Constatação que se constituiria, na década de 1980, em referência teórica significativa na interpretação da arte pós-vanguardista, não pela extensão do espírito das vanguardas de crítica às instituições artísticas, mas pela desconstrução dos estilos modernos que produz neles diferenças ou os combina entre si, em cada obra singular. Peter Bürger, contudo, concebe essa justaposição de estilos e formas (o que, aliás, adverte o autor, já foi observado por Hegel a propósito da arte de seu tempo) como fonte dos impasses atuais da teoria estética.
Como as vanguardas alteraram radicalmente o modo de engajamento político da arte, Bürger afirma que é preciso repensar a teoria. De Kant até Adorno, ressalvando Hegel, a teoria estética teria se constituído como uma teoria da autonomia da arte, ou, nos termos do autor, como “categoria ideológica da sociedade burguesa”, sendo necessário agora fundamentar a teoria no tema da instituição arte, ou seja, pensá-la do ponto de vista da produção, circulação e recepção artísticas.
Não seria assim possível, por exemplo, compreender a arte de vanguarda a partir do debate entre Georg Lukács e Theodor Adorno, pois tanto a noção de arte orgânica (ou realista) do primeiro quanto o conceito de arte autêntica do segundo desconsideraram a recondução da arte à práxis vital intencionada pelas vanguardas. As contribuições mais significativas viriam, assim, de Bertold Brecht e Walter Benjamin, que enfatizaram a recepção estética de uma arte radicalmente transformada. Nesta direção, o desafio da crítica dialética seria examinar, a partir de então, a “instituição arte” como forma ideológica de produção e circulação das obras no capitalismo avançado.
Ressaltem-se, contudo, alguns senões às considerações de Peter Bürguer, como a identificação entre esteticismo, formalismo e autonomia da arte, bem como a redução dos movimentos vanguardistas à linhagem dadá-surreal, apesar do rodapé tateante que busca estendê-los.

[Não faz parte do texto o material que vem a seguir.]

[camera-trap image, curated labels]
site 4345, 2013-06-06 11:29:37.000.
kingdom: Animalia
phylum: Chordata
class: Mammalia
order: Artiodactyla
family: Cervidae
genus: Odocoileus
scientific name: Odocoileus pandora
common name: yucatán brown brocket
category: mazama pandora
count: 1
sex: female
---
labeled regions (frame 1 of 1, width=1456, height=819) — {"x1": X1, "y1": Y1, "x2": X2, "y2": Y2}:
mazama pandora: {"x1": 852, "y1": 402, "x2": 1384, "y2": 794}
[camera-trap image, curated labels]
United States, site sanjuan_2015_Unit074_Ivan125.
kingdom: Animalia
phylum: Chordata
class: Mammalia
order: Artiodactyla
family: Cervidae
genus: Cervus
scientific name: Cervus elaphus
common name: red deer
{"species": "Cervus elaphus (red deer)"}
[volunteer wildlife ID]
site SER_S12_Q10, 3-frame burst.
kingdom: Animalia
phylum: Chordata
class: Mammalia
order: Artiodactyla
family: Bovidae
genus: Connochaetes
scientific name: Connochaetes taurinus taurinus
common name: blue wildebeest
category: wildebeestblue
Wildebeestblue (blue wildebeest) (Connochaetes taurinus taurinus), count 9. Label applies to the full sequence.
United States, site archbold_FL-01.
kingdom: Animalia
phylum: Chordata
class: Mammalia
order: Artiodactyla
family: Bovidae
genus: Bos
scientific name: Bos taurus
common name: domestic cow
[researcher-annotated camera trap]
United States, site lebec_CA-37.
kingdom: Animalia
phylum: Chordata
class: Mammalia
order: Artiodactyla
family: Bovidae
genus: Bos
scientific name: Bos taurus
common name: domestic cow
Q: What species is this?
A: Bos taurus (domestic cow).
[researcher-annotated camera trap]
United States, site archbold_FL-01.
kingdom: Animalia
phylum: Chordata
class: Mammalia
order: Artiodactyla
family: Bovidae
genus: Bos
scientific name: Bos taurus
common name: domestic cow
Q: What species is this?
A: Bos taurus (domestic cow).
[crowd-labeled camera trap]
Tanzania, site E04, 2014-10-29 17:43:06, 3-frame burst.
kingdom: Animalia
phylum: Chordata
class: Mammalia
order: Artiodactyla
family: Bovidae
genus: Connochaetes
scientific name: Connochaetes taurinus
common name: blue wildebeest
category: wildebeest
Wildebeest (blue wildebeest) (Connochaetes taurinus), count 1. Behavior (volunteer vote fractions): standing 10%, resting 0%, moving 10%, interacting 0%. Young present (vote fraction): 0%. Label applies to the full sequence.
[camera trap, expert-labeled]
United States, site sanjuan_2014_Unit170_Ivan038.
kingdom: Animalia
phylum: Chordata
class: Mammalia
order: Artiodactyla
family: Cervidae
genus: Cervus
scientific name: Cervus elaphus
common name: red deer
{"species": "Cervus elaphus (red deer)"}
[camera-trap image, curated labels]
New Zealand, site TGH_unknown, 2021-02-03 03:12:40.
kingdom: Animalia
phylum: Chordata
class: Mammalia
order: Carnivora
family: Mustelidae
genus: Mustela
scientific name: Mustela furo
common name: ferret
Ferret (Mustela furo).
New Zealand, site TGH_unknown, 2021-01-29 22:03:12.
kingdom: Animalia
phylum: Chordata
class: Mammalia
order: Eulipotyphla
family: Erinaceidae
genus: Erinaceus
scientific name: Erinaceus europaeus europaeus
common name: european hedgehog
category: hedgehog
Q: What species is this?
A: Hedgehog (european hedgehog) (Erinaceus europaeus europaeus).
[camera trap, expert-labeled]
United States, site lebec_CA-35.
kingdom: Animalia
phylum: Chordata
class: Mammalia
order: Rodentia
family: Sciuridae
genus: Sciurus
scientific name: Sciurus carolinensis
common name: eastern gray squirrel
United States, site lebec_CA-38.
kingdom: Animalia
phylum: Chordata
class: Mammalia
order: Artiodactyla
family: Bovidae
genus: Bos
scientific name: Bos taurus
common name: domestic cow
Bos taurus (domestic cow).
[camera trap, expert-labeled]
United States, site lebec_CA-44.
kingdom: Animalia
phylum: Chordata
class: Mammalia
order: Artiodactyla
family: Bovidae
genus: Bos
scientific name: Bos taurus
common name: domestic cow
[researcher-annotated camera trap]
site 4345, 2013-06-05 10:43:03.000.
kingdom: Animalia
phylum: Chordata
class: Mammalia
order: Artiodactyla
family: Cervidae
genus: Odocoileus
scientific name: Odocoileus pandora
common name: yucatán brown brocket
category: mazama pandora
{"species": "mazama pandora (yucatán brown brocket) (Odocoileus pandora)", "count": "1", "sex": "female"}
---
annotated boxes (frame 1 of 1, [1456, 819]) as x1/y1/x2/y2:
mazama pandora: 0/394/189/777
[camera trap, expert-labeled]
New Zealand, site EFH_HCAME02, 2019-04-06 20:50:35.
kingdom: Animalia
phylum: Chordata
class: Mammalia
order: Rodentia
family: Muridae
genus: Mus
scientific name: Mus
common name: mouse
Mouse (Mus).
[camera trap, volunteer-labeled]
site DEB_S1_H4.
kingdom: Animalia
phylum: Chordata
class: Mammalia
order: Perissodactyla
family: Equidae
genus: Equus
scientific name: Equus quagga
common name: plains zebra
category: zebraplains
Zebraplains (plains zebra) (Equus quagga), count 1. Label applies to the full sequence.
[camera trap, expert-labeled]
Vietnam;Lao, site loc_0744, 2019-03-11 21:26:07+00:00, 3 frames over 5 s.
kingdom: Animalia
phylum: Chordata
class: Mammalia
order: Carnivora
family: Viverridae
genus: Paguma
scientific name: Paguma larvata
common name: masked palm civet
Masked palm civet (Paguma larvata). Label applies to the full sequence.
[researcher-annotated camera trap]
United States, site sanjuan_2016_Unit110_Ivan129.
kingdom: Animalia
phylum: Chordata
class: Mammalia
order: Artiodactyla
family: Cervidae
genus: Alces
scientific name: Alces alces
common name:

O problema central, entretanto, está na afirmação do antagonismo, sempre em chave ideológica, entre a autonomia da forma artística e o intento de aproximar a arte da práxis vital, pois esses conceitos coexistem, muitas vezes, em harmonia no programa das vanguardas. Pode-se dizer, como já apontou Lindner em resposta a Bürger, que a própria constituição da autonomia do estético está, na origem, vinculada à ideia de superação da autonomia, como indiciavam as Cartas sobre a educação estética do homem, de Schiller (Editora Iluminuras). Basta lembrar que, em alguns casos, a forma artística pôde afirmar-se como uma realidade própria, dotada de lei interna, e, impregnando a práxis, deslocar, ainda que parcialmente, o imaginário e os vínculos práticos com a vida (via design e arquitetura).
*Ricardo Fabbrini é professor de filosofia na USP. Autor, entre outros livros, de A arte depois das vanguardas (Unicamp).
Versão remodelada de artigo publicado no Jornal de Resenhas no. 2.